Polizeiruf 110 Wieder bei null angefangen
In Magdeburg wird derzeit der fünfte Krimi aus der Reihe „Polizeiruf 110“ gedreht. Es geht um Kindesmissbrauch. Ein Besuch am Filmset.
Magdeburg l Scheinwerfer stehen auf der Straße vor der altehrwürdigen Hauptwache und beleuchten die Büros im Inneren des Gebäudes. Sonnenschein aus der Steckdose, wo doch gestern ausnahmsweise mal tatsächlich die Herbstsonne das Set vom „Polizeiruf 110“ ausgeleuchtet hat. Rund um die Hauptwache stehen Fahrzeuge und Busse des Produktionsteams. Blickfang ist ein schicker, silbern glänzender US-Wohnwagen der Kultmarke „Airstream“. Er dient Schauspielern und Technikern als große Kombüse.
Die Magdeburger Passanten, die am Set vorbeieilen, sehen etwas neidvoll auf die zugeparkten Bürgersteige. Wenn nicht gedreht wird, drehen hier normalerweise Politessen ihre Runden. Dem Polizeiruf-Team sind die Magdeburger aber grundsätzlich freundlich gesonnen.
Falls sich einer der „110“-Schauspieler draußen blicken lässt, kommt es nicht selten zu herzlichen Begegnungen, wie Hauptkommissar-Darstellerin Claudia Michelsen in einer Drehpause verrät. „Hier herrschte von Anfang an ein großes Willkommen. Wenn ich erkannt werde, reagieren die Menschen sehr positiv. Das fühlt sich gut an“, schwärmt sie. Von der Stadt selbst habe sie trotz ihrer mittlerweile dreijährigen Dreherfahrung noch nicht viel mitbekommen. „Ich glaube, ich muss mit Matthias mal eine Privatreise nach Magdeburg buchen, um mich hier in aller Ruhe umschauen zu können“, erzählt sie schmunzelnd.

◆ ANGEZEIGTE INFORMATIONEN ◆
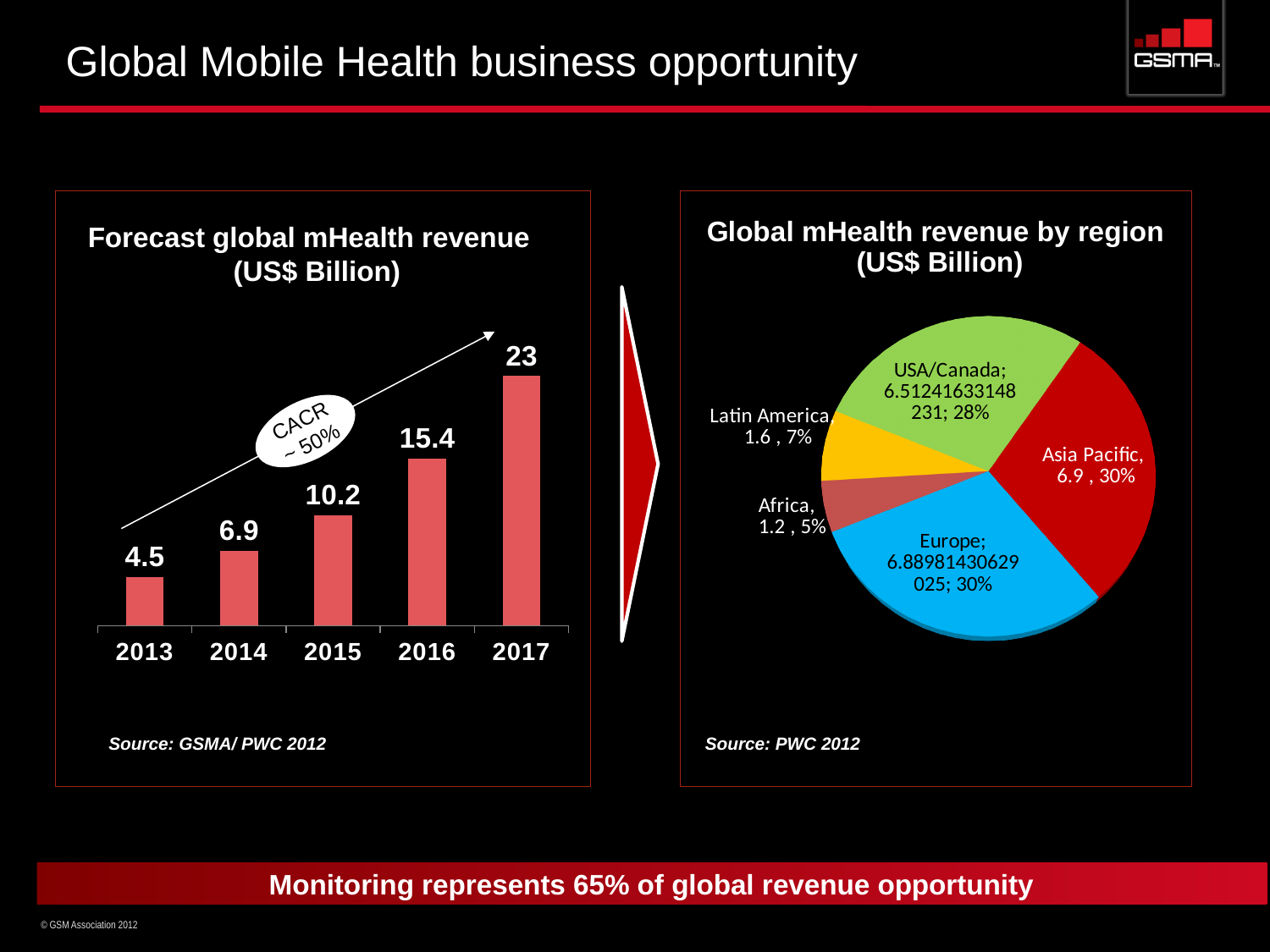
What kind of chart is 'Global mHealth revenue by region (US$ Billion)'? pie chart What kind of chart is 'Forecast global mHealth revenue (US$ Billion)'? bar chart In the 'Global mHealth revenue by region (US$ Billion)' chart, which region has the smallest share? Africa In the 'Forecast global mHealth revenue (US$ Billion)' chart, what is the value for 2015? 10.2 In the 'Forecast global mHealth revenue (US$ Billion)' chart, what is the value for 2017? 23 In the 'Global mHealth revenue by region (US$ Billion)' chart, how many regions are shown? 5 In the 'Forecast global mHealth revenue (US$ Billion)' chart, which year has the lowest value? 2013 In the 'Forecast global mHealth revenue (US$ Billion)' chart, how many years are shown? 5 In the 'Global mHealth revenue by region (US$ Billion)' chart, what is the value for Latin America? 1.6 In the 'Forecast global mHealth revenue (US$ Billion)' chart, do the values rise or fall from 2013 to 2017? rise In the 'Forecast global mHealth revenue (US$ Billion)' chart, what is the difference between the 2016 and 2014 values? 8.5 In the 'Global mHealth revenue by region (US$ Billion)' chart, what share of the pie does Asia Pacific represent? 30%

---

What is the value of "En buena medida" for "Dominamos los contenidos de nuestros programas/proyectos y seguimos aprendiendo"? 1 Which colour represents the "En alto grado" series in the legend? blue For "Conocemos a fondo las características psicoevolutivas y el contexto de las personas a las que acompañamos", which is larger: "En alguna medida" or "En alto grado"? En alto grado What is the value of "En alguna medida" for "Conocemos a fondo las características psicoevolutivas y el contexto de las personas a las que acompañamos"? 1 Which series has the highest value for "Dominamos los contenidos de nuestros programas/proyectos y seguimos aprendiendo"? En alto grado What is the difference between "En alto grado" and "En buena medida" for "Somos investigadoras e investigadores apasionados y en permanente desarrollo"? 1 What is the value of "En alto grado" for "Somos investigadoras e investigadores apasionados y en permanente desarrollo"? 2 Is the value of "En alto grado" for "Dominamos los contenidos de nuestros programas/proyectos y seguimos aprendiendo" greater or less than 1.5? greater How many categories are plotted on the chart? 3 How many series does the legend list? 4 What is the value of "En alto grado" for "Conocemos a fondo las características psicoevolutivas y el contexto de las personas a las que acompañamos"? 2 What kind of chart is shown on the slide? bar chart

...

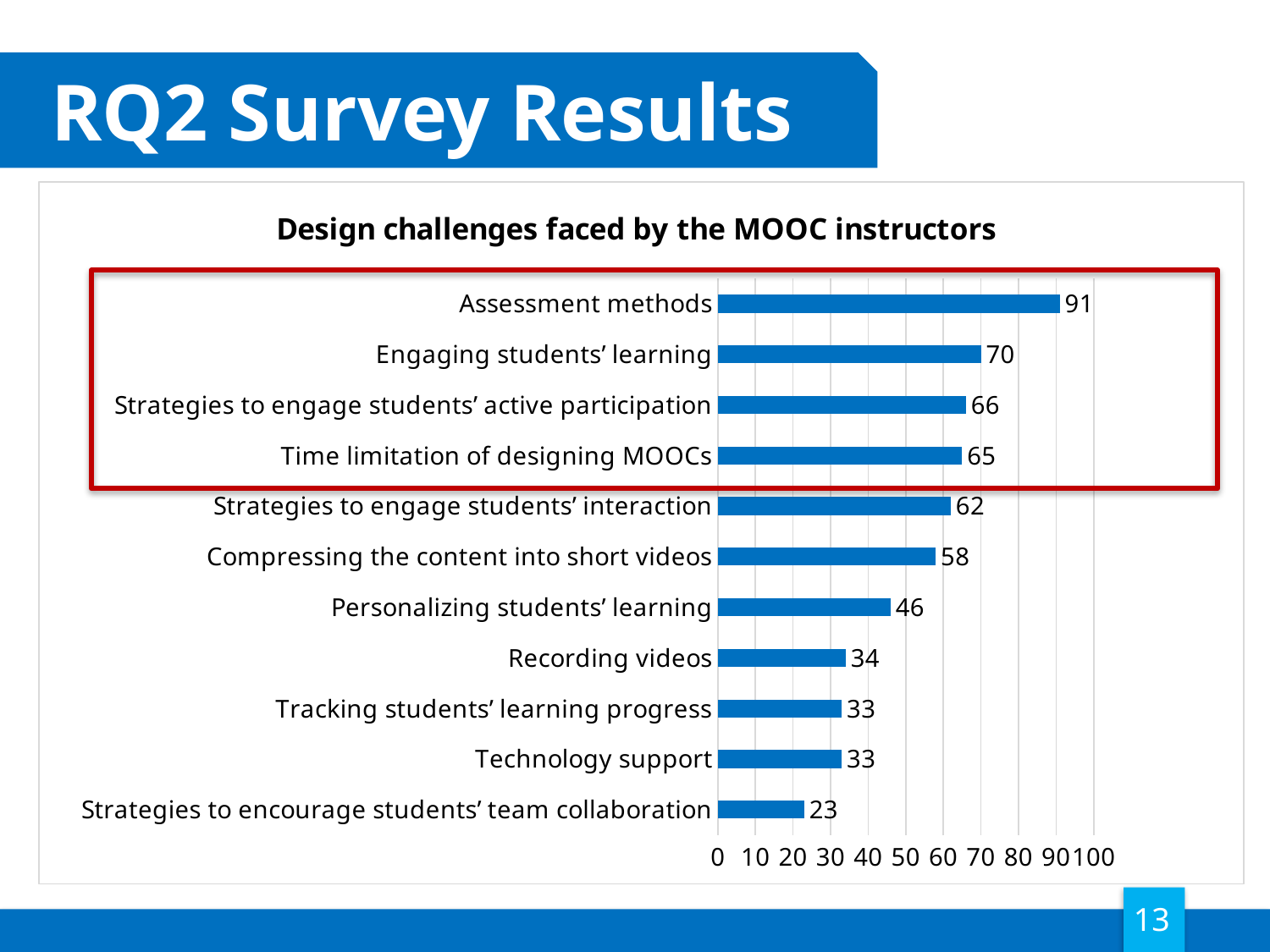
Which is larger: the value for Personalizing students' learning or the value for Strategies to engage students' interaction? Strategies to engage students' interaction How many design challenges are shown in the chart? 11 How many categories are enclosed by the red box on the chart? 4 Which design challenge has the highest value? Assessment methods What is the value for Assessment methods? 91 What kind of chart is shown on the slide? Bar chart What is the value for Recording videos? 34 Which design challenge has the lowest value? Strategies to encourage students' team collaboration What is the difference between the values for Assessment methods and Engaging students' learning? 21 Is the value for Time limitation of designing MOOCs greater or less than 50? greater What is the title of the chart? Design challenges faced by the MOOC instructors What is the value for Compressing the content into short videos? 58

◆ AUFGABEN ◆
- a) Schreibe aus dem Text über die Polizeiruf-Dreharbeiten die Passage ab, die mit „Die Magdeburger Passanten, die“ beginnt und bis einschließlich „erzählt sie schmunzelnd.“ reicht.
- b) Fasse den Absatz im Text über die Polizeiruf-Dreharbeiten, der mit „Falls sich einer der“ beginnt, als knappe Stichpunktliste zusammen, ohne seine wichtigsten Fakten wegzulassen.
Stütze dich ausschließlich auf den Text über die Polizeiruf-Dreharbeiten.

◆ ANTWORTEN NACH NUMMER ◆
- a)
Die Magdeburger Passanten, die am Set vorbeieilen, sehen etwas neidvoll auf die zugeparkten Bürgersteige. Wenn nicht gedreht wird, drehen hier normalerweise Politessen ihre Runden. Dem Polizeiruf-Team sind die Magdeburger aber grundsätzlich freundlich gesonnen.
Falls sich einer der „110“-Schauspieler draußen blicken lässt, kommt es nicht selten zu herzlichen Begegnungen, wie Hauptkommissar-Darstellerin Claudia Michelsen in einer Drehpause verrät. „Hier herrschte von Anfang an ein großes Willkommen. Wenn ich erkannt werde, reagieren die Menschen sehr positiv. Das fühlt sich gut an“, schwärmt sie. Von der Stadt selbst habe sie trotz ihrer mittlerweile dreijährigen Dreherfahrung noch nicht viel mitbekommen. „Ich glaube, ich muss mit Matthias mal eine Privatreise nach Magdeburg buchen, um mich hier in aller Ruhe umschauen zu können“, erzählt sie schmunzelnd.

- b)
- Zeigen sich „110“-Schauspieler draußen, kommt es oft zu herzlichen Begegnungen. Das erzählt Claudia Michelsen, die die Hauptkommissarin spielt, in einer Drehpause.
- Von Anfang an gab es ein großes Willkommen. Erkennen die Menschen sie, reagieren sie sehr positiv, und das fühlt sich für sie gut an.
- Trotz drei Jahren Dreherfahrung hat sie von der Stadt noch nicht viel gesehen.
- Schmunzelnd meint sie, sie müsse mit Matthias einmal privat nach Magdeburg reisen, um sich in Ruhe umzusehen.